**** Provided text ****

The furniture, the decorations, the floors and walls. All of it was put together by Tishuk.

And all of it burned down on Monday.

Fire officials are still investigating what ignited the blaze Monday afternoon at 2129 Riverton Road in Upper Mount Bethel Township.

The 70-year-old artist had a hard time Tuesday wrapping his head around what happened.

“I’m just numb. Kind of like I don’t believe it,” he said.

His wife, Arlene, came home just after 3 p.m. to the smell of smoke. She wasn’t sure where it was coming from until she saw a small fire in the garage. She was too afraid to try to douse it herself and dialed 911. The fire spread quickly, the 76-year-old said.

“Every table in our living room, dining room and kitchen was handmade by Gus,” she said. “Now it’s gone.”

The couple moved into the home in 1995. The small rancher built in the 1960s met Arlene’s primary need.

“I said ‘I just want a river house. I want to be able to look at the river,’” she said.

Gus gradually added rooms with views. Every room in the window-filled home overlooks the river except the bathroom. So Gus built an outdoor shower the couple uses from April through October.

He embraces the Adirondack style – rustic, wood-based and reliant on materials you’d find near a mountain lake.

The home was filled with history. The floors were made from timbers saved from the Belvidere Telephone Co. and a church in Knowlton Township. Some timbers were harvested from a barn in Oldwick. He used rhododendron wood he found on a forest floor.

There was an 8-foot-tall totem pole and an old canoe Gus made into bookshelves. There were 40 canoe paddles and a canvas kayak suspended from the ceiling.

**** Provided material ****

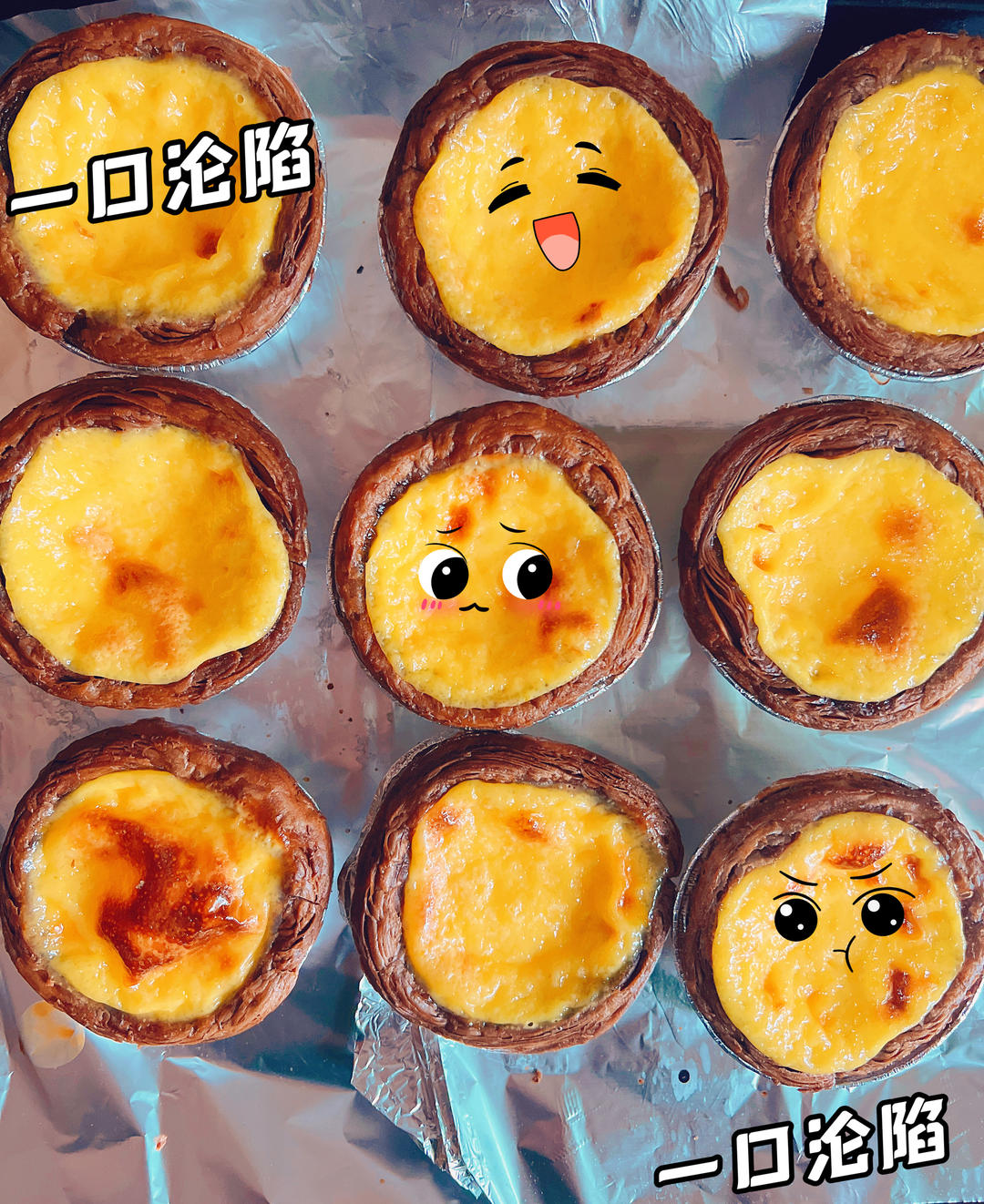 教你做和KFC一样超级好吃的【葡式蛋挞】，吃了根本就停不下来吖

****
**** Provided material ****

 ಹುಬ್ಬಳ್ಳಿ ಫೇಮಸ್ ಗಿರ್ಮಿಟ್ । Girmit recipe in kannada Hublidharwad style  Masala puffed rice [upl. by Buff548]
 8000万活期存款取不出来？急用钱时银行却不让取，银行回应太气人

****

**Problem:**
Rewrite the stretch of the river house fire story from "The home was" through "a forest floor.", putting "beams" wherever "timbers" appears.

**Response:**
The home was filled with history. The floors were made from beams saved from the Belvidere Telephone Co. and a church in Knowlton Township. Some beams were harvested from a barn in Oldwick. He used rhododendron wood he found on a forest floor.